The Affordable Care Act (also known as the PPACA or Obama Care) goes “live” on January 1, 2014, although aspects of it are effective now. The law requires that “large” employers with 50 or more employees must provide health coverage or pay a penalty. This has been described as “Play or Pay”. (BTW, this is the only time where a company with 50 employees would ever be described as a “large employer.”) So many employers that have fewer than 50 full time employees breathed a sigh of relief. They thought they were safe from coverage. Turns out some of them may not be.

What is a full time employee?

Most people think of full time employee as someone who works 40 hours per week. Some companies require more, some specify full time as less, such as 37.5 hours. The ACA however defines it as 30 hours per week. But the ACA doesn’t stop there. They are actually interested in “full time equivalents” or FTEs. Read more here and here. You do that by summing the hours those people work and dividing that by 120 to get the number of FTEs for that month. You make this calculation for each month, add the months up, and then divide by 12 and that would give you the average number of FTEs for the calendar year. If that number is more than 50 then you are covered by the law. This is one way that a smaller employer who thinks they are under the 50 employee threshold may get thrown over the line. However there is another way as well.

Independent contractors

One of the major mistakes many companies make is the misclassification of independent contractors. I have written numerous times on this subject. The USDOL, the IRS and state Boards of Workers’ Compensation don’t like employers improper use of independent contractors. The USDOL and the IRS in particular are on a mission to stop the misuse of this classification. Under the ACA there is also now another penalty for employers who wrongly call people independent contractors. If, due to the number of ICs an employer is now covered by the ACA then, according to the law firm of Morgan Lewis, the employer will suffer the following penalties:

Failure to Offer penalties of $2,000 per year times the total number of full-time employees (minus the first 30 full-time employees) if misclassification results in a failure to offer coverage to 95% of those deemed to be the company’s full-time employees and just one such individual obtains subsidized exchange coverage.

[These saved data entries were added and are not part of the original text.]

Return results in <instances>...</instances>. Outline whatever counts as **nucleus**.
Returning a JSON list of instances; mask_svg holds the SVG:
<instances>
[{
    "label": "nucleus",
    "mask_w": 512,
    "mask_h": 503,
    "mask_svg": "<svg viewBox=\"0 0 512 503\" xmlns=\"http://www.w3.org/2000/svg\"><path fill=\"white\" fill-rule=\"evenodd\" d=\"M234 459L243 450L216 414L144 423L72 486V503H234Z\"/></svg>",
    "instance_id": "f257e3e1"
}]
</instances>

Insufficient Coverage penalties of $3,000 per year for each misclassified full-time worker who actually obtains subsidized exchange coverage because the employer coverage is either unaffordable or does not provide minimum value (capped at the maximum “Failure to Offer” penalty).

According to Morgan Lewis this should prompt many employers who are on the borderline of being covered to re-evaluate any independent contractor relationship they have. I agree.

Contractor standards

To avoid any problems with a government agency all employers who use independent contractors need to make sure they abide by standards set forth by the government. These are what they call the common law and include:

  • Behavioral control. Facts that show whether the busi-ness has a right to direct and control how the worker does the task for which the worker is hired.
  • Financial control. Facts that show whether the business has a right to control the business aspects of the worker’s job.
  • The type of relationship. In other words is there a specific contract.

More can be found on this by reading this IRS publication.

As we hasten down this road to 1/1/2014 it will be a good idea to fully understand every relationship you have with employees and non-employees that perform work.